String Theorists Simulate the Big Bang
Japanese physicists have created a string theory model that simulates the birth of the universe. In their model, the Big Bang was a "symmetry-breaking event" — a fluctuation that caused three spatial dimensions to break free from the other six dimensions of string theory, then rapidly unfurl to produce our universe's observed 3D structure.
String theory — a proposed "theory of everything" that unites quantum mechanics and general relativity together in one complete picture — models elementary particles as oscillating lines ("strings") rather than dimensionless points. In order for the math to work, string theory requires that there be 10 dimensions: nine of space and one of time. Our universe only appears to have three spatial dimensions, string theorists say, because the other six are curled up in undetectably tiny bundles called Calabi-Yau manifolds, which are a minuscule 10^-33 centimeters across.

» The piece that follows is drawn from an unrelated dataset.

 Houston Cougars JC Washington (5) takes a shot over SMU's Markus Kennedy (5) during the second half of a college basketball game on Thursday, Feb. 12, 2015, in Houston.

Like many other underlying aspects of string theory, there's no feasible experiment that could verify that these manifolds exist, and thus that the universe really does have a 9-dimensional spatial structure. And if it does, physicists wonder why three of those dimensions would be enormous and the other six extremely small. Nonetheless, the string theory framework is compelling because it gracefully explains most aspects of the universe that we do observe, from electromagnetism to gravity to the thermodynamics of black holes.

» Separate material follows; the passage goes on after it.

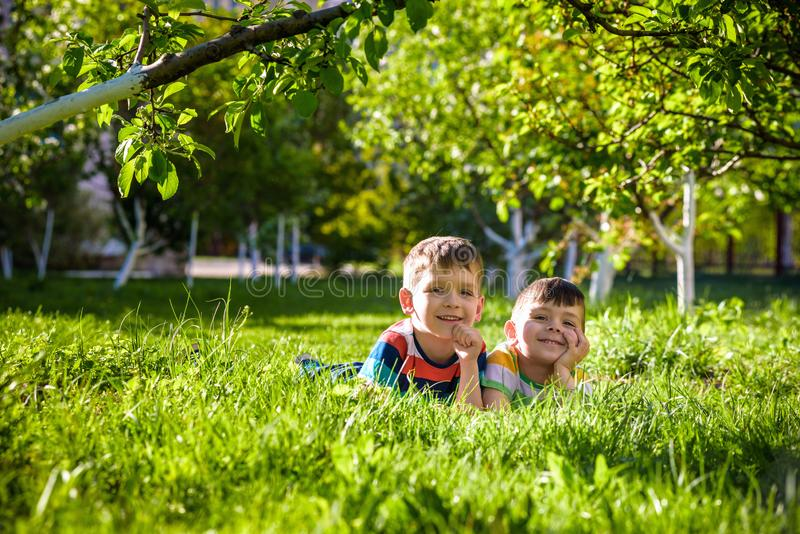 Happy children having fun outdoors. Kids playing in summer park. Little boy and his brother laying on green fresh grass holiday stock photos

The new research — by Sang-Woo Kim of Osaka University, Jun Nishimura of the High Energy Accelerator Research Organization (KEK) and Asato Tsuchiya of Shizuoka University — shows that string theory plausibly accounts for the universe's origin and its apparent 3D structure. "We have been able to see how three directions start to expand at some point in time," Nishimura told Life's Little Mysteries. [Does the Universe Have an Edge?]

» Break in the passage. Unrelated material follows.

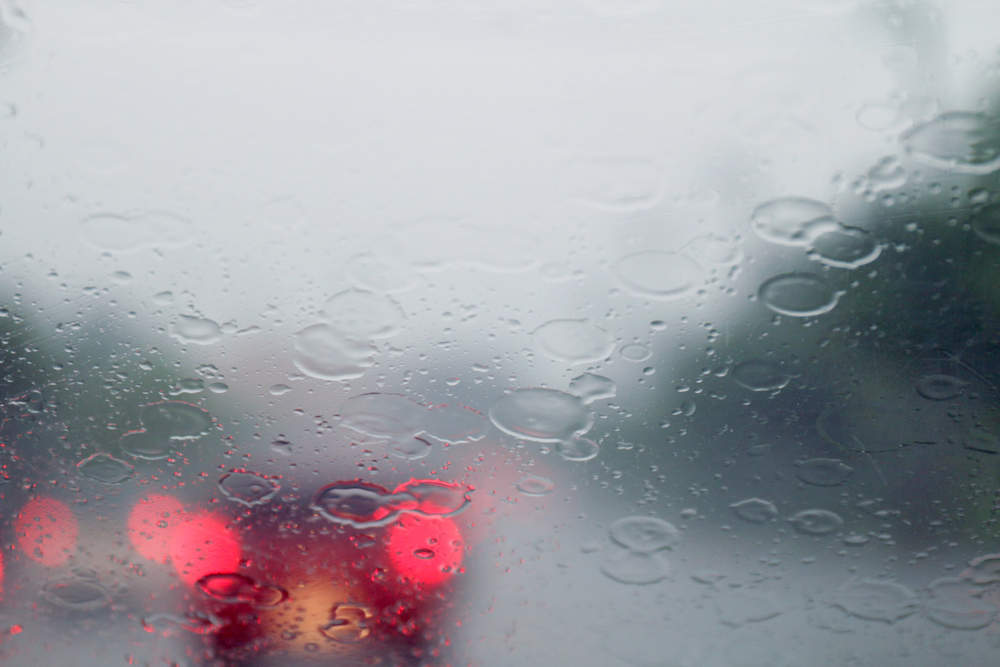 looking through a hazy rain covered windshield in traffic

To do the calculation, the physicists used a reformulation of string theory called the IIB matrix model, which couches the theory in the form of matrices — rectangular grids of mathematical expressions that describe the properties of the universe. The elements of the matrices can be mathematically combined to simulate how strings might have interacted to form the universe as it's seen today.
"In the matrix model formulation for superstring theory, matrices are supposed to be the fundamental degrees of freedom, and the string picture emerges when one takes the limit of infinitely large matrix size," Nishimura wrote in an email. Infinitely large matrices being unwieldy, the physicists approximated the structure of the universe by working with finite matrices, the largest of which had 32 rows and 32 columns.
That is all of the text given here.